Metadata-Version: 2.1
Name: pssmpro
Version: 0.0.2
Summary: A python tool for numerically encoding protein sequences based on position specific scoring matrices
Home-page: https://github.com/deeprob/pssmpro.git
Author: Deepro Banerjee
Author-email: deepro.2.4@gmail.com
License: UNKNOWN
Platform: UNKNOWN
Classifier: Programming Language :: Python :: 3
Classifier: License :: OSI Approved :: MIT License
Classifier: Operating System :: OS Independent
Requires-Python: >=3.0
Description-Content-Type: text/markdown
License-File: LICENSE

# Tutorial

## Generating PSSM profiles

To generate PSSM profiles for protein sequences, the helper function *create_pssm_profile* can be used. However, before using the function, the steps mentioned below must be followed.

- Download a blast database: For eg. uniref50 database can be downloaded using this link 

    http://ftp.ebi.ac.uk/pub/databases/uniprot/uniref/uniref50/ 
    
    
- Download blast executables using this link preferably version 2.9.0. The psiblast program used to create the PSSM profiles will be downloaded as well along with makeblastdb program to be used in the next step

    https://ftp.ncbi.nlm.nih.gov/blast/executables/blast+/
    
    
- Make a local blast database using uniref50 fasta file and the blast executable (makeblastdb). The following command can be used for that purpose.

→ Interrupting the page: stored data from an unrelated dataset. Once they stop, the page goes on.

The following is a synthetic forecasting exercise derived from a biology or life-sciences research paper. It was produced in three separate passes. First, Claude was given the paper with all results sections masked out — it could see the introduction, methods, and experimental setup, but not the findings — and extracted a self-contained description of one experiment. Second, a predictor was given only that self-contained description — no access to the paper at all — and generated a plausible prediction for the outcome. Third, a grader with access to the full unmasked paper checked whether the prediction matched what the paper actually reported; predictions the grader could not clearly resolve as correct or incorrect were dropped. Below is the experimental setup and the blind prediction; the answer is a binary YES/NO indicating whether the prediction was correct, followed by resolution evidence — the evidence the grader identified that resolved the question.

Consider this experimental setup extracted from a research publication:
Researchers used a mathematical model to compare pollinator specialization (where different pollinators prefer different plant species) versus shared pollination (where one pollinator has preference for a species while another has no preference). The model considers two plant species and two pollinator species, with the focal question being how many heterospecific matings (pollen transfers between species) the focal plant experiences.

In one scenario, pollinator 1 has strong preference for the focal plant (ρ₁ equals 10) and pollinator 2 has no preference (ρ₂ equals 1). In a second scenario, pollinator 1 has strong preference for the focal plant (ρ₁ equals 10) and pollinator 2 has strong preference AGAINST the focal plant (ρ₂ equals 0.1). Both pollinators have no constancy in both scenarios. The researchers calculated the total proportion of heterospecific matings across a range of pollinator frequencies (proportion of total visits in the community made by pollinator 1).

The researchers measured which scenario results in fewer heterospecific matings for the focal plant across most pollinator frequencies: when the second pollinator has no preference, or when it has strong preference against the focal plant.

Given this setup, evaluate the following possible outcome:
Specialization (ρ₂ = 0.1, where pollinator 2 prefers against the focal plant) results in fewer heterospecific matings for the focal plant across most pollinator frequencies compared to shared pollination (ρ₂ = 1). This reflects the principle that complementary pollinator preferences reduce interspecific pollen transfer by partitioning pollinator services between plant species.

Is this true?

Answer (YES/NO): YES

    \$makeblastdb -in uniref50.fasta -dbtype prot -out uniref50
    
For further information, refer here: 

https://quickgrid.blogspot.com/2018/10/Python-Sub-Process-Local-Psi-Blast-PSSM-Generation-from-FASTA-in-Directory-using-Uniref50-Database-in-Pycharm.html


Once the above steps have been followed and there is an indexed blast database on your local machine, the *create_pssm_profile* function can be used. It requires the following arguments:

1. A comma separated protein sequence file where each line contains the name of the protein followed by its sequence separated by a comma.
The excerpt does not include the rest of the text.